In case of AotF scenario you need to install Diagnostics Agent on each physical/virtual host and enable AotF feature. They must not be a part of failover scenario therefore it have sense to install it locally on each physical/virtual host. From wiki: "Whenever a new (Logical) hostname is visible on the underlying (Physical or Virtual) host, the Diagnostics Agent (installed initially), will automatically create one additional Agent On-the-fly. However when this Logical hostname is no longer associated with that underlying (Physical or Virtual) host, the Diagnostics Agent will stop and remove again the associated Agent On-the-fly."


Or do they have to be installed as separate SIDs as indicated in the wiki?  (DAA, DAB, etc). 

From comments on wiki:

Q. Hello experts, undortunatelly I do not clearly understant. Could we use the same DAA sid on node A and node B ? If , no, Why ?

A. Yes, you can use the same SID for the Agents (on node A and node B).

The present proposal - to use different SIDs while installating the Diagnsotics Agents on the different physical hosts part of a cluster group - is only a hint to later offer a way to visually distinguish in the Agent Administration UI the Agents On-the-fly running on node A from those running on node B. But this is not mandatory.


Does the host agent need to be running on each host at all times?  Does it start up when the failover happens? 

SAP Host Agent is started automatically when the host is booted.

bxiv
Active Contributor
0 Kudos

The best way I have found to think of SMD and hostctrl agents is that they need to be unique per host, stay with the host, and always be running.

I would also speculate that you could change the hostctrl profile and service file to point to a different folder location, but I would also be willing to bet that it would cause problems with updates down the road and SAP telling you to set it the way they want if you call in with an issue.

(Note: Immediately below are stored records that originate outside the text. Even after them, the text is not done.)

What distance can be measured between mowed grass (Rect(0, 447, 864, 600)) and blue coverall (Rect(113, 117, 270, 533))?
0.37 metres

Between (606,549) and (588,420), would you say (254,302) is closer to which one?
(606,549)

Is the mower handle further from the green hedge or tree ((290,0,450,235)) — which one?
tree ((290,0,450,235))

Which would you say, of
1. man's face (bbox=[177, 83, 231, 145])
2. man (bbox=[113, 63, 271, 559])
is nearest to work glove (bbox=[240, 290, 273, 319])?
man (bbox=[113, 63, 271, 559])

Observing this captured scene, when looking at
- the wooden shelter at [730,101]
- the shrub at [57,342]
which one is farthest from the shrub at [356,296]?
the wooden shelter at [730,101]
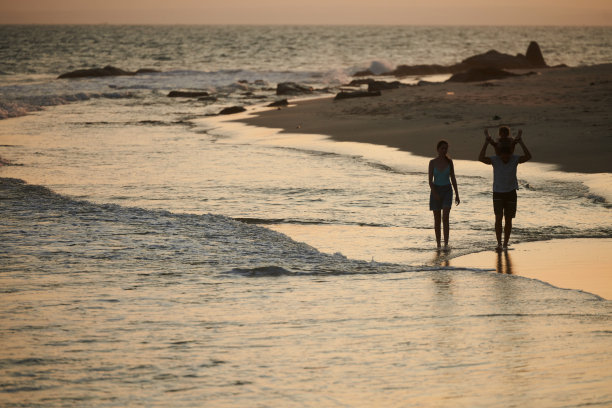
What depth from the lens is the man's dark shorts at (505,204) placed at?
32.1ft

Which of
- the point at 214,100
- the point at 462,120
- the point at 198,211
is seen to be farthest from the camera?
the point at 214,100

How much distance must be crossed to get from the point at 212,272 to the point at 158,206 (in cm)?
415

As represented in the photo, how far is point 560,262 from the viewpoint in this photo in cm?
884

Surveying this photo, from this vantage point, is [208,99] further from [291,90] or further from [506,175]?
[506,175]

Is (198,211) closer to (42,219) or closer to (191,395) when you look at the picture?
(42,219)

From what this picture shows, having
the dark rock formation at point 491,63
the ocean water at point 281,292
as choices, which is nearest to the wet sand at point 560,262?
the ocean water at point 281,292

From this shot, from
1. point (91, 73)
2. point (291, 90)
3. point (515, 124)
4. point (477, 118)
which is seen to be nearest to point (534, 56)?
point (291, 90)

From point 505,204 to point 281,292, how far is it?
3592mm

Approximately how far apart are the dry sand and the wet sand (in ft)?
18.3

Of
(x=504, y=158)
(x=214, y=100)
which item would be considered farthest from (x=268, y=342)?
(x=214, y=100)

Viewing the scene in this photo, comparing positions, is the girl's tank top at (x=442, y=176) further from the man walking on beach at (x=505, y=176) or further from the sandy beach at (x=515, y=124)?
the sandy beach at (x=515, y=124)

Also how does OScol look from SAPGUI, if you were to compare a system with hostctrl vs one that doesn't have hostctrl working?

bernie_krause
Participant
0 Kudos

Billy - between hacking away at it on some test servers and your conversation points, (and reading/rereading/reinterpreting the wiki about 100x) I think I'm starting to see the light.  I'm going to work with our Unix guys to get a local mount for the host agent - that's point 1 without which nothing else works.  Should have done that a while ago - the corrupted host_profile files were getting to be a royal pita anyhow. Then get 1 SMD agent instance per host installed on our shared mount.  Each one will be installed from the appropriate host with a different instance number under the same SID, but this should fulfill the requirement of uniqueness of SMD/Host relationship.  The shared mount is always mounted to each host , not moved during failover, so this should work  as well.  The only time this would break would be if the NAS completely failed, in which case we're hosed anyhow. Once that's done I can start each host agent on each host and also the corresponding SMD agent and they should stay running.  Hopefully.  lol    Thanks! (and Roman too..  😉  )

bxiv
Active Contributor
0 Kudos

Something to think about when you get things in working order is to perhaps post a doc/blog on your experience( s ) to help others demystify the management software with unique setups. 

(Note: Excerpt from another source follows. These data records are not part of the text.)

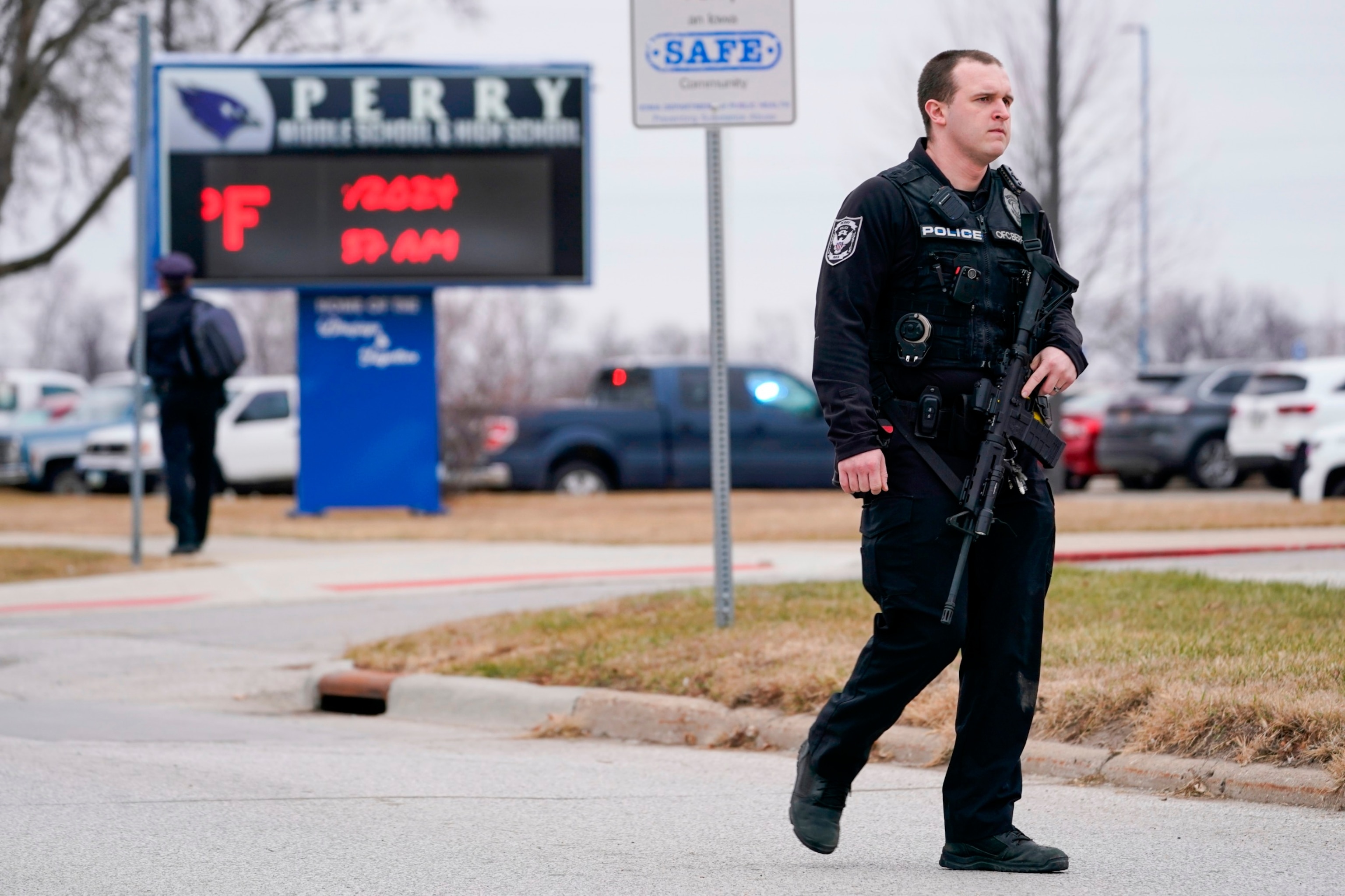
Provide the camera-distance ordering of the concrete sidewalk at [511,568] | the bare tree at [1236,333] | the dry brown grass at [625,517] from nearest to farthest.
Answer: the concrete sidewalk at [511,568], the dry brown grass at [625,517], the bare tree at [1236,333]

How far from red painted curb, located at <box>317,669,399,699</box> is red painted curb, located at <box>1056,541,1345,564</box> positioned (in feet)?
17.4

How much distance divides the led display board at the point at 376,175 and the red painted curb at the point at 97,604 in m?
6.91

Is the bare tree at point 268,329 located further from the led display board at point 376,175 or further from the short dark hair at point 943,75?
the short dark hair at point 943,75

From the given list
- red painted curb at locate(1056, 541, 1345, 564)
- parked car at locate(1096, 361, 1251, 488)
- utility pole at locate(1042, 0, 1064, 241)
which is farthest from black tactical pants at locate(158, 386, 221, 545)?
parked car at locate(1096, 361, 1251, 488)

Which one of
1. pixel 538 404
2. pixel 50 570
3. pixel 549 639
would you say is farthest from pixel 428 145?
Answer: pixel 549 639

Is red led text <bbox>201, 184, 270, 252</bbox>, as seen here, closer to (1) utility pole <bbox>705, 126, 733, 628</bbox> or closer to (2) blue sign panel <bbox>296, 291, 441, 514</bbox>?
(2) blue sign panel <bbox>296, 291, 441, 514</bbox>

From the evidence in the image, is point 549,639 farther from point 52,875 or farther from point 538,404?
point 538,404

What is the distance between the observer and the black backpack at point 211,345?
39.9 feet

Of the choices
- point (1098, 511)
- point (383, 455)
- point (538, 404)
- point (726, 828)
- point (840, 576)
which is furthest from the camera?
point (538, 404)

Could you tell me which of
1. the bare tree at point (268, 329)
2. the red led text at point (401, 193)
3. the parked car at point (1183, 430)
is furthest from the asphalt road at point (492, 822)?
the bare tree at point (268, 329)

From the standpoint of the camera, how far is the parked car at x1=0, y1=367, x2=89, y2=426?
29344 millimetres

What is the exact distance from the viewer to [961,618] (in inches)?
159

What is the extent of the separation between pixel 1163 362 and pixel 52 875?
257 feet

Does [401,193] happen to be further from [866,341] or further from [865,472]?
[865,472]
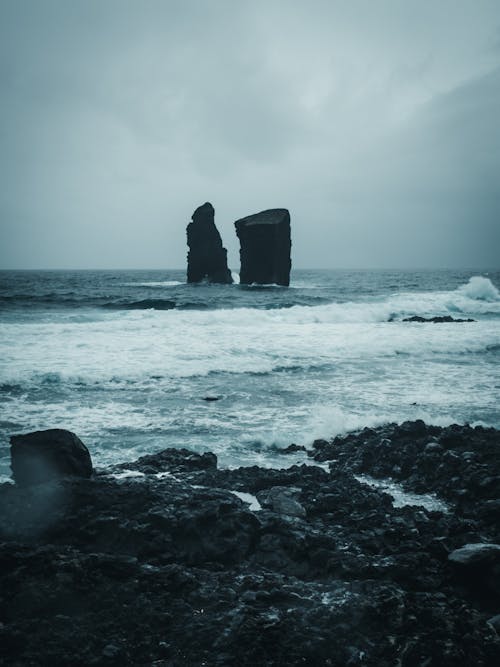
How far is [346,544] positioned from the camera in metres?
3.76

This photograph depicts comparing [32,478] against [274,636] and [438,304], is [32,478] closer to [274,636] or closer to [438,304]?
[274,636]

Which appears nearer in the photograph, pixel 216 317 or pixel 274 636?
pixel 274 636

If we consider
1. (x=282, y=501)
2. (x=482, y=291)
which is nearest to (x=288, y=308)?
(x=482, y=291)

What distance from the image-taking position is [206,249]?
61.0 metres

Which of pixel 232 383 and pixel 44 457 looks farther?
pixel 232 383

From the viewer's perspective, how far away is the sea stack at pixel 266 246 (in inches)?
2116

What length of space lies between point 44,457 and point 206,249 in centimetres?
5825

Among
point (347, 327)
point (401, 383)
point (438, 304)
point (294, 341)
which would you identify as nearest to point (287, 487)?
point (401, 383)

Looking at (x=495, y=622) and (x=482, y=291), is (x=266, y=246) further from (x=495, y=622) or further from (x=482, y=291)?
(x=495, y=622)

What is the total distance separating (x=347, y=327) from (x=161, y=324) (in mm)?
9492

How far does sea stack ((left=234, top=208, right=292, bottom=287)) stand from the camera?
176 feet

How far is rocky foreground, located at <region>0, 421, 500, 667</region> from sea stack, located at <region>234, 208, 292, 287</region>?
166 feet

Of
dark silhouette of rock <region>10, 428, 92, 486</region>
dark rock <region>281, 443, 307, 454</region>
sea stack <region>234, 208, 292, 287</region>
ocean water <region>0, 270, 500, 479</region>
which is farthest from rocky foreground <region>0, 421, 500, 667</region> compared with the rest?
sea stack <region>234, 208, 292, 287</region>

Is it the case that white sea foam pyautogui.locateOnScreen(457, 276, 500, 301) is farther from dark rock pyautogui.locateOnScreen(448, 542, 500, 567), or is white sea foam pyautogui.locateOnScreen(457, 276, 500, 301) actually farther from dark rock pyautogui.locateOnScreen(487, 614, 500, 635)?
dark rock pyautogui.locateOnScreen(487, 614, 500, 635)
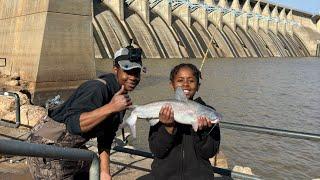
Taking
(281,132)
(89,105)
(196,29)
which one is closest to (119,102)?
(89,105)

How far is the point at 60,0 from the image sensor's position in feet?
38.4

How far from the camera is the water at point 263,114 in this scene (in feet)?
39.3

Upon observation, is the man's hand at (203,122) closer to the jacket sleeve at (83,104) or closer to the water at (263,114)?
the jacket sleeve at (83,104)

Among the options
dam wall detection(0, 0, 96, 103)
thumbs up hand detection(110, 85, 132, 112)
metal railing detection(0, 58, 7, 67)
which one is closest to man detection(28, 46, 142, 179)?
thumbs up hand detection(110, 85, 132, 112)

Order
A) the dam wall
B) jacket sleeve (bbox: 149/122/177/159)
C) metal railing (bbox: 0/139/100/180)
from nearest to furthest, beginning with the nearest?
1. metal railing (bbox: 0/139/100/180)
2. jacket sleeve (bbox: 149/122/177/159)
3. the dam wall

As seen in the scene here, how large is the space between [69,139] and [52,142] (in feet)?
0.39

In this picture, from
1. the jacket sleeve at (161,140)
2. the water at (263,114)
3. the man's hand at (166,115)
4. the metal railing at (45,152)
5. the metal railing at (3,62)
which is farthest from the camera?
the metal railing at (3,62)

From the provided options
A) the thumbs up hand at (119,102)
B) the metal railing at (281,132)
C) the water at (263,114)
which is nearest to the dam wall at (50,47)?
the water at (263,114)

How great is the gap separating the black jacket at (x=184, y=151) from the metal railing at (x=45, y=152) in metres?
0.69

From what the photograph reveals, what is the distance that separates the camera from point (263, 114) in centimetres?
1967

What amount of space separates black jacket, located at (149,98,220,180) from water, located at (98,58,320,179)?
825cm

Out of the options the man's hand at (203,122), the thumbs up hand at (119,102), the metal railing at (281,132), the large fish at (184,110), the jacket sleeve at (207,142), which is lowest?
the metal railing at (281,132)

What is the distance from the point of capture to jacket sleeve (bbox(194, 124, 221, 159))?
303 centimetres

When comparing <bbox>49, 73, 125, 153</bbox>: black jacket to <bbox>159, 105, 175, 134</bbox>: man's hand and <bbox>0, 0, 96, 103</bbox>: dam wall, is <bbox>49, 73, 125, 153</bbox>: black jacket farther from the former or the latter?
<bbox>0, 0, 96, 103</bbox>: dam wall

I know when I first came into monitoring and was confused between CCMS/hostctrl/sapccm4x/sapccmsr/SMD; it wasn't until E2E100 that things clicked together for me.  Lots of SCN readings on the older generation of monitoring, but not a lot of info on the new methods.

bernie_krause
Participant
0 Kudos

I had already thought about doing that, if and when I get this all fixed.  So much lack of information and unclear "official" direction..     So many different possible configurations.

Wonder of wonders, I may even be getting a local mount for all our host agents.    Will wonders never cease.